Segment Start: PASSAGE SHOWN
The second thing Noah did when he got off the boat was to plant a vineyard so he could get drunk. (You have to give him props for patience and long-term planning.) When push came to shove, Abraham lied and gave up his wife in order to save his own skin. And who can forget the story of David and Bathsheba? Over the preceding decades, he killed hundreds of men with his own hands and then topped it off by stealing a friend’s wife and having the friend killed to cover up his adultery.

After all that, how can Scripture call them righteous men, “a friend of God”, and “a man after God’s own heart”?

Psalm 32, written by David, is a chiastic song (see here for an explanation of chiasms) that helps us understand this seeming contradiction.

A chiasm in Psalm 32 illustrating the difference between the righteous and the wicked.

  • A – V1-2 Blessed is the forgiven who honestly repents
    • B – V3-4 Living in unrepented, unconfessed sin is oppressive to a righteous man
      • C – V5 I determined to confess (speech) and I will be forgiven.
        • D – V6-7 Let the righteous pray to God before it is too late. God will save them.
      • C – V8 Let me tell you (speech) how to find the peace that I have.
    • B – V9 Don’t cling stubbornly to sin. Don’t prompt God to reign you in forcibly.
  • A – V10-11 Steadfast love and joy are for the righteous and upright in heart

David began by describing the reaction of a righteous man to sin in his own life. “When I kept silent, my bones wasted away through my groaning all day long. Day and night your hand was heavy upon me. My strength was dried up as by the heat of summer.” He vividly described a tormented, guilty conscience. He continued by describing the antidote to his shame: confession, forgiveness, repentance. He said the same will work for every righteous person: “Let everyone who is godly pray to you while you may still be found.”
Segment End: PASSAGE SHOWN
Segment Start: EXCERPTED RECORDS
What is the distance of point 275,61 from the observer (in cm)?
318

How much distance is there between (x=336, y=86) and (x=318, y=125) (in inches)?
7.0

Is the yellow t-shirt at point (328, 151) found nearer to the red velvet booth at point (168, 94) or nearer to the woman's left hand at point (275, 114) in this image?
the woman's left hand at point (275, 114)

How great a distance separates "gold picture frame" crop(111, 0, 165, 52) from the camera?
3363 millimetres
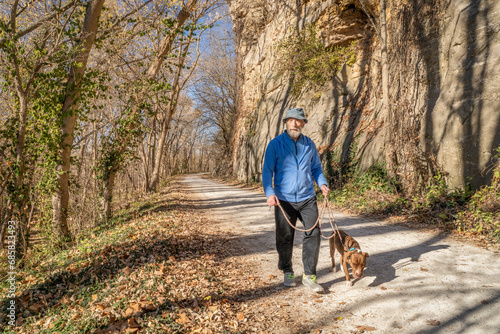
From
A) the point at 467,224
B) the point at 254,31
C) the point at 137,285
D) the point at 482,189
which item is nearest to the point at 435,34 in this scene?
the point at 482,189

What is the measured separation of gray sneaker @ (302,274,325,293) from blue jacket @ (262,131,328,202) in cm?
107

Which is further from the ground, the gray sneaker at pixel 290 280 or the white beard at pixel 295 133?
the white beard at pixel 295 133

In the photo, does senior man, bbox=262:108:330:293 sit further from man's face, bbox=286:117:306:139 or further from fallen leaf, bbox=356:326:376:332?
fallen leaf, bbox=356:326:376:332

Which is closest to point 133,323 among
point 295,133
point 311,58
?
point 295,133

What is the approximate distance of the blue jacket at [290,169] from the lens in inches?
159

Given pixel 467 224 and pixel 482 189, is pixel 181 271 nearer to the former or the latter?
pixel 467 224

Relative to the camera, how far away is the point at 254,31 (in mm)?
29766

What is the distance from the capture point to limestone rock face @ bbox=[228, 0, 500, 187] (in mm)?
7312

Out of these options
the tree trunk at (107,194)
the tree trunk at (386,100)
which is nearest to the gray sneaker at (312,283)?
the tree trunk at (386,100)

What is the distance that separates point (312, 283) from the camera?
13.0ft

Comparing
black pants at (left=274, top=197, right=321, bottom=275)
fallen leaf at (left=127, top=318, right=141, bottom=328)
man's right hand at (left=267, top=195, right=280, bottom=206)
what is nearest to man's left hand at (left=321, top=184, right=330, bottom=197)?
black pants at (left=274, top=197, right=321, bottom=275)

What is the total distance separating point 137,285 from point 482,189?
24.0 feet

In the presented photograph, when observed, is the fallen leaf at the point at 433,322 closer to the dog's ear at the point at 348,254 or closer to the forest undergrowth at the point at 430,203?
the dog's ear at the point at 348,254

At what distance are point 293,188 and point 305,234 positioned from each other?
0.66m
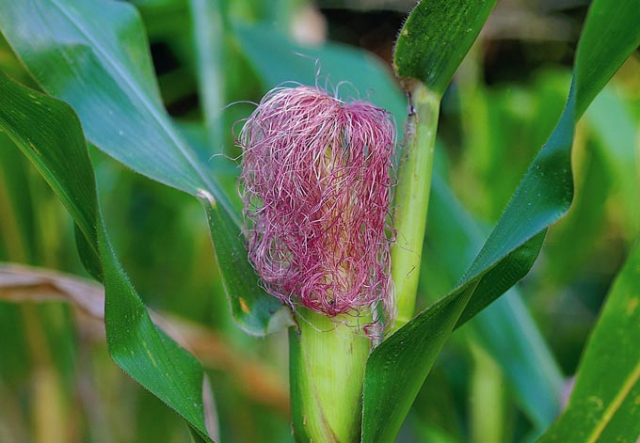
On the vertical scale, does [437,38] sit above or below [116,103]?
above

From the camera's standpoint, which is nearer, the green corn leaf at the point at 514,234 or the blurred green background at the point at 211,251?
the green corn leaf at the point at 514,234

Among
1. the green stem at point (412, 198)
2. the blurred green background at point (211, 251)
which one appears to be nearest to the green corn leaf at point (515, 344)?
the blurred green background at point (211, 251)

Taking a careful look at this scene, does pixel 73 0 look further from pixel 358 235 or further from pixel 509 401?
Answer: pixel 509 401

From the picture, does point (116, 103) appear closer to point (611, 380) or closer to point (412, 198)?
point (412, 198)

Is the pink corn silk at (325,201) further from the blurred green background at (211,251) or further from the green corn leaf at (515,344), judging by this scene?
the green corn leaf at (515,344)

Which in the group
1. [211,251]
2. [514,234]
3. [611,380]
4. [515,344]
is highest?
[514,234]

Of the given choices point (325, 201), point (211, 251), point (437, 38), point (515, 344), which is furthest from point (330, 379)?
point (211, 251)
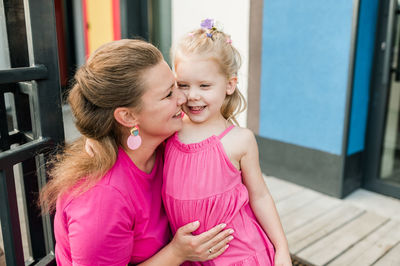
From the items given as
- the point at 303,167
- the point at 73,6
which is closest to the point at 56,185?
the point at 303,167

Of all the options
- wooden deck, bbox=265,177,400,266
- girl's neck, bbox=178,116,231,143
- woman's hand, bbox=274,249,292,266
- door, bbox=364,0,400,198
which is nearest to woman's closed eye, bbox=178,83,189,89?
girl's neck, bbox=178,116,231,143

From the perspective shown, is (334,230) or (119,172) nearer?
(119,172)

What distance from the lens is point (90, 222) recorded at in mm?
929

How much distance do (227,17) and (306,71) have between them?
96 centimetres

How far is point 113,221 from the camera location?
95 cm

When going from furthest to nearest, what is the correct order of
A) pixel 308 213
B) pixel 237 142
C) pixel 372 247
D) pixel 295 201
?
pixel 295 201 < pixel 308 213 < pixel 372 247 < pixel 237 142

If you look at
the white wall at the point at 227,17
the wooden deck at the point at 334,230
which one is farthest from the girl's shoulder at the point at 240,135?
the white wall at the point at 227,17

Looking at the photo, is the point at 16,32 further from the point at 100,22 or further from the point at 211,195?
the point at 100,22

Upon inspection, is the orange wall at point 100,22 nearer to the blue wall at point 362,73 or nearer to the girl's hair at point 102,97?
the blue wall at point 362,73

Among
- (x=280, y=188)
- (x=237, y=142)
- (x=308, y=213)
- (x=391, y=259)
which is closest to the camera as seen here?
(x=237, y=142)

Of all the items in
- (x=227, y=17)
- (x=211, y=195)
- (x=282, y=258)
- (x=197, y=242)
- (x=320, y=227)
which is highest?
Segment End: EXCERPTED RECORDS
#### DIRECTIONS FOR THIS TASK
Copy out the entire passage about Psalm 32 word for word.

#### REPLY TO THE EXERCISE
The second thing Noah did when he got off the boat was to plant a vineyard so he could get drunk. (You have to give him props for patience and long-term planning.) When push came to shove, Abraham lied and gave up his wife in order to save his own skin. And who can forget the story of David and Bathsheba? Over the preceding decades, he killed hundreds of men with his own hands and then topped it off by stealing a friend’s wife and having the friend killed to cover up his adultery.

After all that, how can Scripture call them righteous men, “a friend of God”, and “a man after God’s own heart”?

Psalm 32, written by David, is a chiastic song (see here for an explanation of chiasms) that helps us understand this seeming contradiction.

A chiasm in Psalm 32 illustrating the difference between the righteous and the wicked.

  • A – V1-2 Blessed is the forgiven who honestly repents
    • B – V3-4 Living in unrepented, unconfessed sin is oppressive to a righteous man
      • C – V5 I determined to confess (speech) and I will be forgiven.
        • D – V6-7 Let the righteous pray to God before it is too late. God will save them.
      • C – V8 Let me tell you (speech) how to find the peace that I have.
    • B – V9 Don’t cling stubbornly to sin. Don’t prompt God to reign you in forcibly.
  • A – V10-11 Steadfast love and joy are for the righteous and upright in heart

David began by describing the reaction of a righteous man to sin in his own life. “When I kept silent, my bones wasted away through my groaning all day long. Day and night your hand was heavy upon me. My strength was dried up as by the heat of summer.” He vividly described a tormented, guilty conscience. He continued by describing the antidote to his shame: confession, forgiveness, repentance. He said the same will work for every righteous person: “Let everyone who is godly pray to you while you may still be found.”